━━━━━ EXCERPT TO READ
Re: MergeAppend could consider sorting cheapest child path

From: Andrei Lepikhov <lepihov(at)gmail(dot)com>
To: Alexander Korotkov <aekorotkov(at)gmail(dot)com>, Alexander Pyhalov <a(dot)pyhalov(at)postgrespro(dot)ru>
Cc: Andy Fan <zhihuifan1213(at)163(dot)com>, Bruce Momjian <bruce(at)momjian(dot)us>, PostgreSQL Hackers <pgsql-hackers(at)lists(dot)postgresql(dot)org>, Nikita Malakhov <HukuToc(at)gmail(dot)com>
Subject: Re: MergeAppend could consider sorting cheapest child path
Date: 2025-06-03 13:23:47
Message-ID: 2bc323df-0662-406a-8abf-dade726b31d8@gmail.com
Views: Raw Message | Whole Thread | Download mbox | Resend email
Thread:
Lists: pgsql-hackers

On 2/6/2025 20:21, Alexander Korotkov wrote:
> I have the following question. I see patch changes some existing
> plans from Sort(Append(...)) to MergeAppend(Sort(), ..., Sort(...)) or
> even Materialize(MergeAppend(Sort(), ..., Sort(...))). This should be
> some problem in cost_sort(). Otherwise, that would mean that Sort
> node doesn't know how to do its job: explicit splitting dataset into
> pieces then merging sorting result appears to be cheaper, but Sort
> node contains merge-sort algorithm inside and it's supposed to be more
> efficient. Could you, please, revise the patch to avoid these
> unwanted changes?
I think, this issue is related to corner-cases of the
compare_path_costs_fuzzily.
━━━━━━━━━━
▶ _WORK TASK 1_:
Transcribe the stretch of the MergeAppend reply from "On 2/6/2025 20:21, Alexander" through "compare_path_costs_fuzzily.".
▶ _WORK TASK 2_:
Pick up the MergeAppend reply after its final sentence and continue it.
━━━━━ STORED DATA
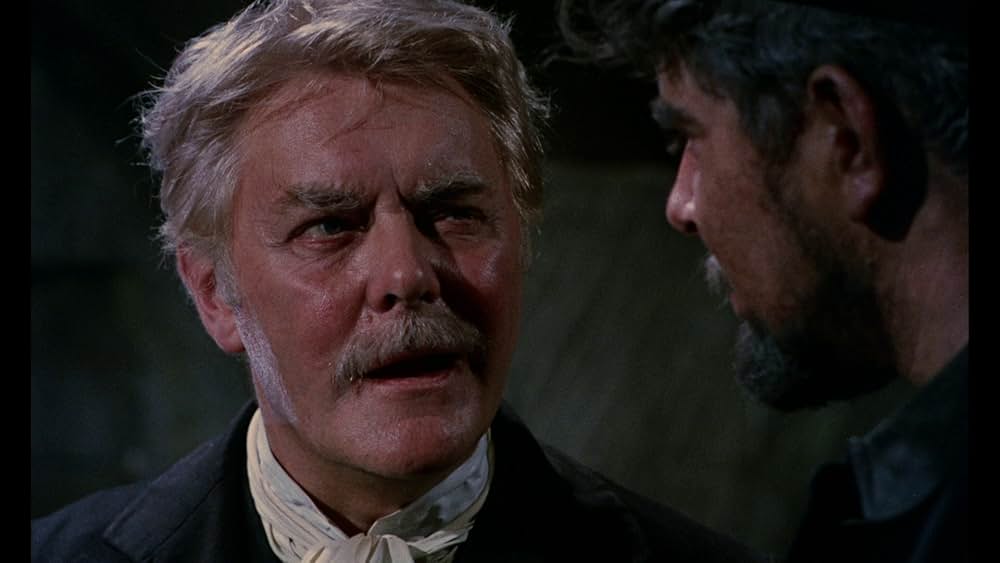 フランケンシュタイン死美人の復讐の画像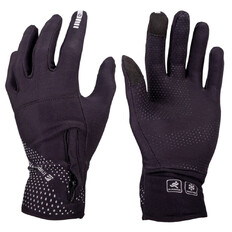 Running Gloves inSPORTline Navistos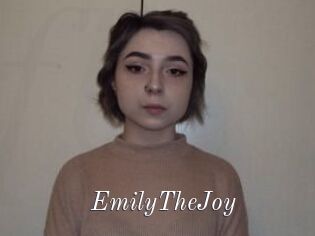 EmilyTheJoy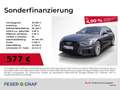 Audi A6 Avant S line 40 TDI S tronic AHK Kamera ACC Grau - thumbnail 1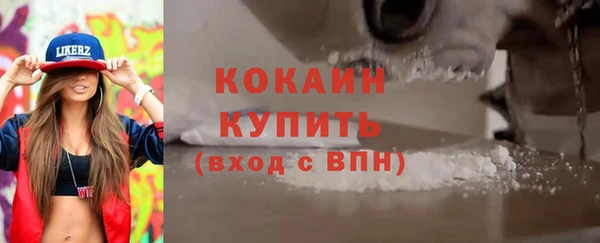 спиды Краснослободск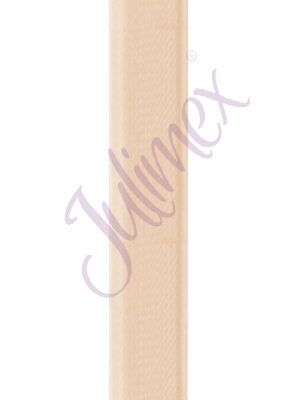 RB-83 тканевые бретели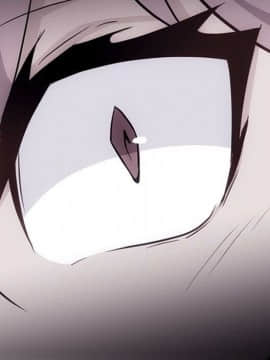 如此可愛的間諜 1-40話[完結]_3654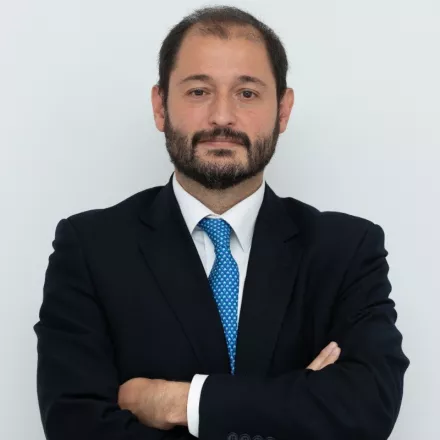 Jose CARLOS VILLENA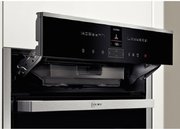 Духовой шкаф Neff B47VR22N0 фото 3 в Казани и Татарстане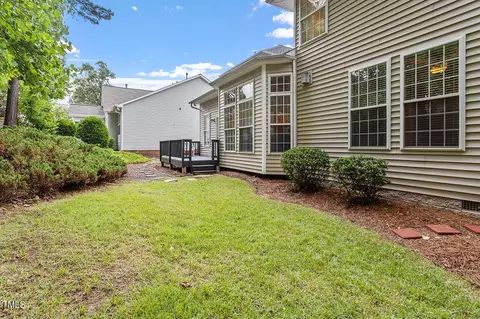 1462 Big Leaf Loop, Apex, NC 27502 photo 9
━━━━━━━━━━
━━━━━ STORED DATA
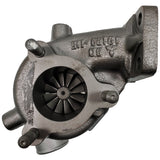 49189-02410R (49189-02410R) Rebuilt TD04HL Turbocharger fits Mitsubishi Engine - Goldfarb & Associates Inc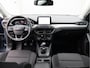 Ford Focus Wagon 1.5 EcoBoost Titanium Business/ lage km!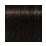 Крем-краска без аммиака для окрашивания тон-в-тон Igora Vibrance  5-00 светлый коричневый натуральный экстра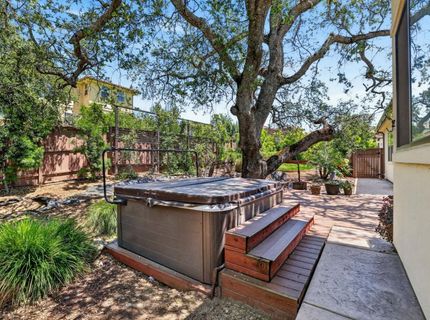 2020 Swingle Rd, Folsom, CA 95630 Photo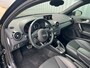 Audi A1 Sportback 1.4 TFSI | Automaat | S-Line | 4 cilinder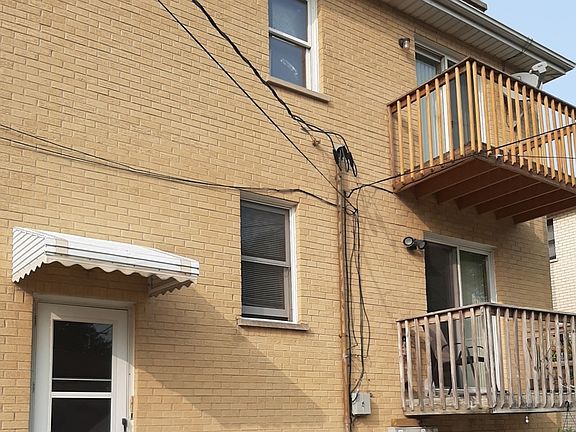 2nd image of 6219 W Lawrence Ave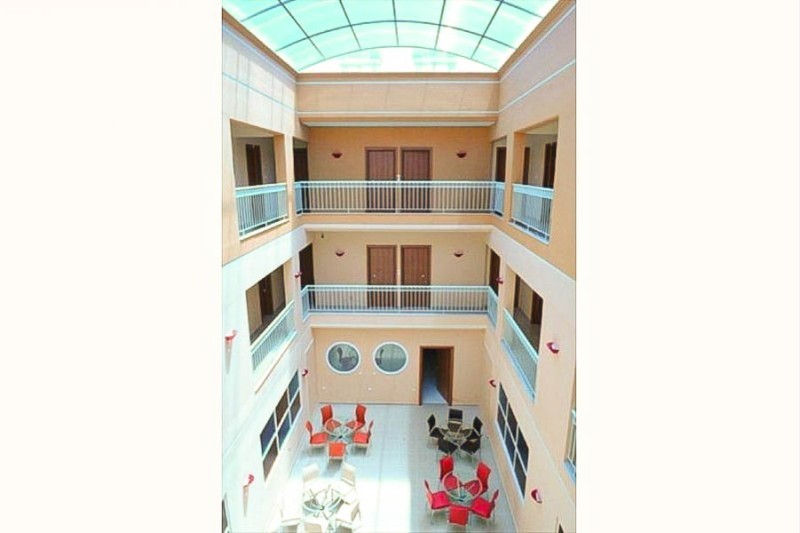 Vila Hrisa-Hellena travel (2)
━━━━━━━━━━
━━━━━ STORED DATA
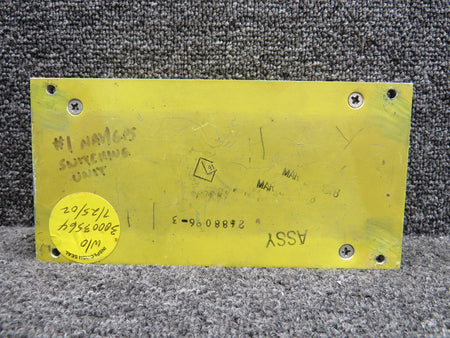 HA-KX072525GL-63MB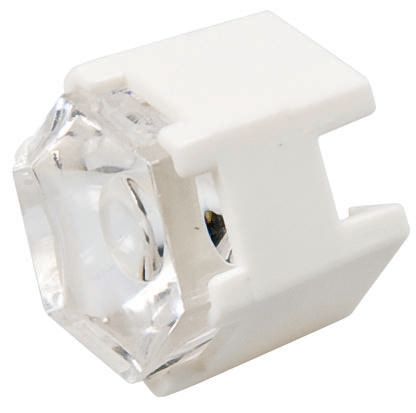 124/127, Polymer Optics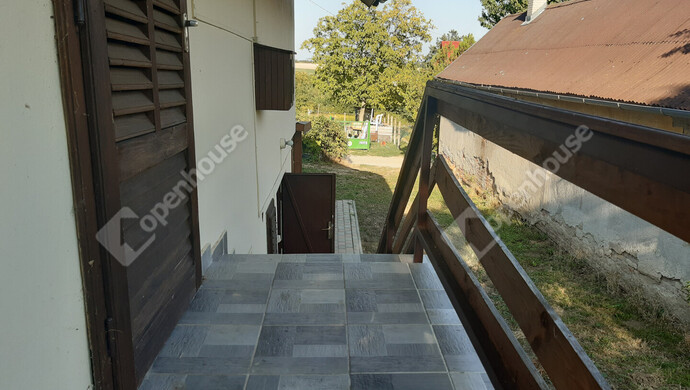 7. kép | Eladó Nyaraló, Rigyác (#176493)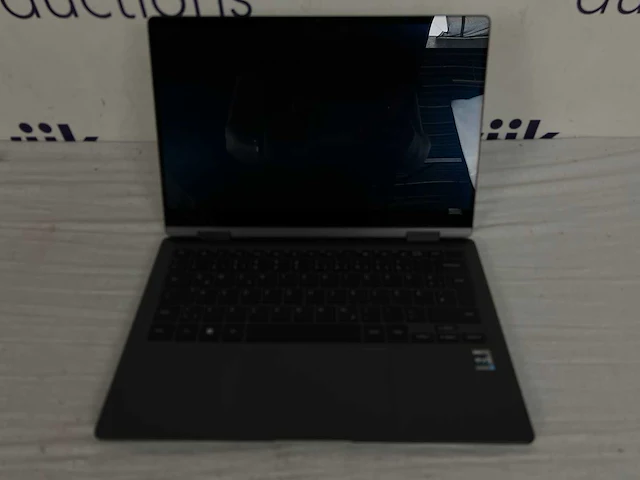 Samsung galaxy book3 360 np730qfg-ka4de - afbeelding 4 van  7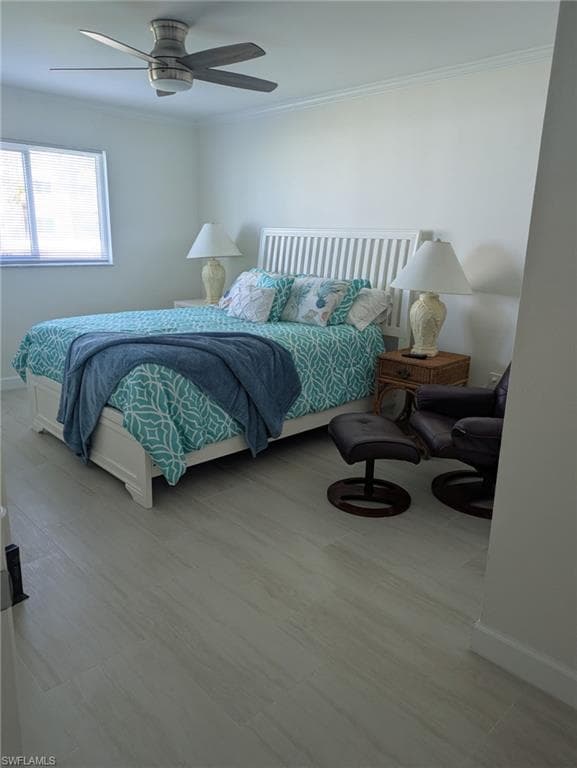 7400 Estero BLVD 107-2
━━━━━━━━━━
▶ _EXPECTED ANSWER 1_:
On 2/6/2025 20:21, Alexander Korotkov wrote:
> I have the following question. I see patch changes some existing
> plans from Sort(Append(...)) to MergeAppend(Sort(), ..., Sort(...)) or
> even Materialize(MergeAppend(Sort(), ..., Sort(...))). This should be
> some problem in cost_sort(). Otherwise, that would mean that Sort
> node doesn't know how to do its job: explicit splitting dataset into
> pieces then merging sorting result appears to be cheaper, but Sort
> node contains merge-sort algorithm inside and it's supposed to be more
> efficient. Could you, please, revise the patch to avoid these
> unwanted changes?
I think, this issue is related to corner-cases of the
compare_path_costs_fuzzily.

▶ _EXPECTED ANSWER 2_:
Let's glance into one of the problematic queries:
EXPLAIN (COSTS ON)
SELECT c collate "C", count(c) FROM pagg_tab3 GROUP BY c collate "C"
ORDER BY 1;

if you play with the plan, you can find that total_cost of the
Sort->Append path is cheaper:

Sort (cost=2.40..2.41 rows=4 width=40)
-> Append (cost=1.15..2.36 rows=4 width=40)
Merge Append (cost=2.37..2.42 rows=4 width=40)

But the difference is less than fuzz_factor. In this case, Postgres
probes startup_cost, which is obviously less for the MergeAppend strategy.
This is a good decision, and I think it should stay as is.
What can we do here? We might change the test to increase the cost gap.
However, while designing this patch, I skimmed through each broken query
and didn't find a reason to specifically shift to the Sort->Append
strategy, as it tested things that were not dependent on Append or Sort.

To establish a stable foundation for discussion, I conducted simple
tests - see, for example, a couple of queries in the attachment. As I
see it, Sort->Append works faster: in my test bench, it takes 1250ms on
average versus 1430ms, and it also has lower costs - the same for data
with and without massive numbers of duplicates. Playing with sizes of
inputs, I see the same behaviour.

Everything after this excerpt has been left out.